• [Excerpted passage]
= = = = =
Despite his joke that he loves tariffs, Trump may become the United States’ first “free trader,” freeing the U.S. economy from tariffs and protectionism and competing more in the global trading market by incentivizing manufacturing in the United States.

Through his so-called grenade negotiating tactics, Trump has begun bargaining to see all tariffs against the United States dropped in turn for reciprocal dismantling of tariffs against compliant states.

But the People’s Republic of China (PRC) differs from the United States. In any event, the CCP has put itself into a negotiating position where it cannot comply with the Trump administration’s “zero tariff” demand or lose prestige. However, the administration knows that the CCP has been at its weakest point since 1949, and Trump seems determined to deal with it as a death blow during his term in office.

But even the U.S. allies don’t grasp this, and still believe the CCP’s bombast. As a result, “the West,” at a critical time in a transforming global environment, is failing at leadership levels to grasp how best to deal with the Chinese regime because it is still captive of Beijing-propagated myths of PRC strengths.

How the ruling CCP is handled at this stage will determine the likelihood of imminent conflict (between the PRC and Taiwan, or elsewhere), and the strategic framework going forward. Will “tomorrow’s China” remain the great adversary of the West or the United States? Or will today’s “mythically monolithic” China break apart?

Fundamental hallmarks of strategic success have always included self-confidence, self-knowledge, and decisiveness, among other assets, as well as the critical ability to realistically assess the capabilities and intentions of friends and adversaries and their respective willpower.

Equally, it is fair to say that most of us as individuals and as societies do not deeply understand or assess ourselves, let alone comprehend allies and enemies within realistic frameworks. This was true during the Cold War, when it was clear that the USSR and the West made strategic assessments of each other in varying forms of blindness. It is even more the case today that the West—such as it is—in its assessments of the CCP and its subordinate body, the PRC, fails to really grasp the true nature of the CCP/PRC. And vice-versa.

But, to be fair, the CCP spends more time attempting to understand “the West,” particularly the United States, than the West/United States does trying to understand the CCP/PRC. Essentially, senior Western policymakers and military officials generally accept the CCP’s presentation of the PRC, even to the extent of calling the PRC “China,” without qualification as to its legitimacy as a “nation-state” and historical successor to the Republic of China or Imperial China.

The United States, in particular, did the same thing after World War I, thinking of the Soviet Union as “Russia,” and, after the collapse of the USSR, thinking of post-Soviet Russia as the Soviet Union. This has led to the profound Eurasian conflicts of today.

Many people are slow to recognize change and prefer to cling to historical symbology and continuity, akin to accusing generals of “fighting the last war, not the next one.” The result is that the reality of today’s PRC is not even acknowledged by Western decisionmakers, who prefer to remain paralyzed by the concept of an overwhelmingly powerful mainland Chinese state.
= = = = =
• [Available data]

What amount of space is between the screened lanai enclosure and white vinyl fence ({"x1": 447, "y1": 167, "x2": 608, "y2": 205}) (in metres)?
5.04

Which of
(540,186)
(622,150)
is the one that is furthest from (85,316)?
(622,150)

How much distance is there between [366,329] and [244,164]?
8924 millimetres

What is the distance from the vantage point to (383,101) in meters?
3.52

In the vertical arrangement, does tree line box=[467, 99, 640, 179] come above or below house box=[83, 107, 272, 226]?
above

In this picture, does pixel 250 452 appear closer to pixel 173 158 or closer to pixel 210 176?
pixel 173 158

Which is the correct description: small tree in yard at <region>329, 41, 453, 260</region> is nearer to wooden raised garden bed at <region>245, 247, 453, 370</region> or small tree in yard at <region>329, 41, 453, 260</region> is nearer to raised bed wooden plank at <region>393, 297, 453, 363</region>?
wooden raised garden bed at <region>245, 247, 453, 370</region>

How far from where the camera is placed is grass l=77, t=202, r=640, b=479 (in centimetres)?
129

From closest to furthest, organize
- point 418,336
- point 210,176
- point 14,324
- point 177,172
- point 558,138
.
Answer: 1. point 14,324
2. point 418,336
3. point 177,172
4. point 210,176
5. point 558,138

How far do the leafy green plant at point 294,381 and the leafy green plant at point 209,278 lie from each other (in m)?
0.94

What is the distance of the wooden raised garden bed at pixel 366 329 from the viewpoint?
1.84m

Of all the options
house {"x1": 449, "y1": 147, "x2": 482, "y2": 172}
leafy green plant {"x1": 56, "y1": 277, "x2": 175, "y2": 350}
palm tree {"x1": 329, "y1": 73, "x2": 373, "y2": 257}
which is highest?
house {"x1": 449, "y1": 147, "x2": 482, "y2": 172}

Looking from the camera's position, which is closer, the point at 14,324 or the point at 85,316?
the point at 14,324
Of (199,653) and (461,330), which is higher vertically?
= = = = =
• [Given request A]
According to the passage on Trump and the CCP, since what year has the CCP been at its weakest point?
• [Given request B]
Please recast the records from the line with "Of all the options" through the end of the records as a numbered list, leaving out blank lines.

• [Worked solution A]
1949

• [Worked solution B]
1. Of all the options
2. house {"x1": 449, "y1": 147, "x2": 482, "y2": 172}
3. leafy green plant {"x1": 56, "y1": 277, "x2": 175, "y2": 350}
4. palm tree {"x1": 329, "y1": 73, "x2": 373, "y2": 257}
5. which is highest?
6. house {"x1": 449, "y1": 147, "x2": 482, "y2": 172}
7. Looking from the camera's position, which is closer, the point at 14,324 or the point at 85,316?
8. the point at 14,324
9. Of (199,653) and (461,330), which is higher vertically?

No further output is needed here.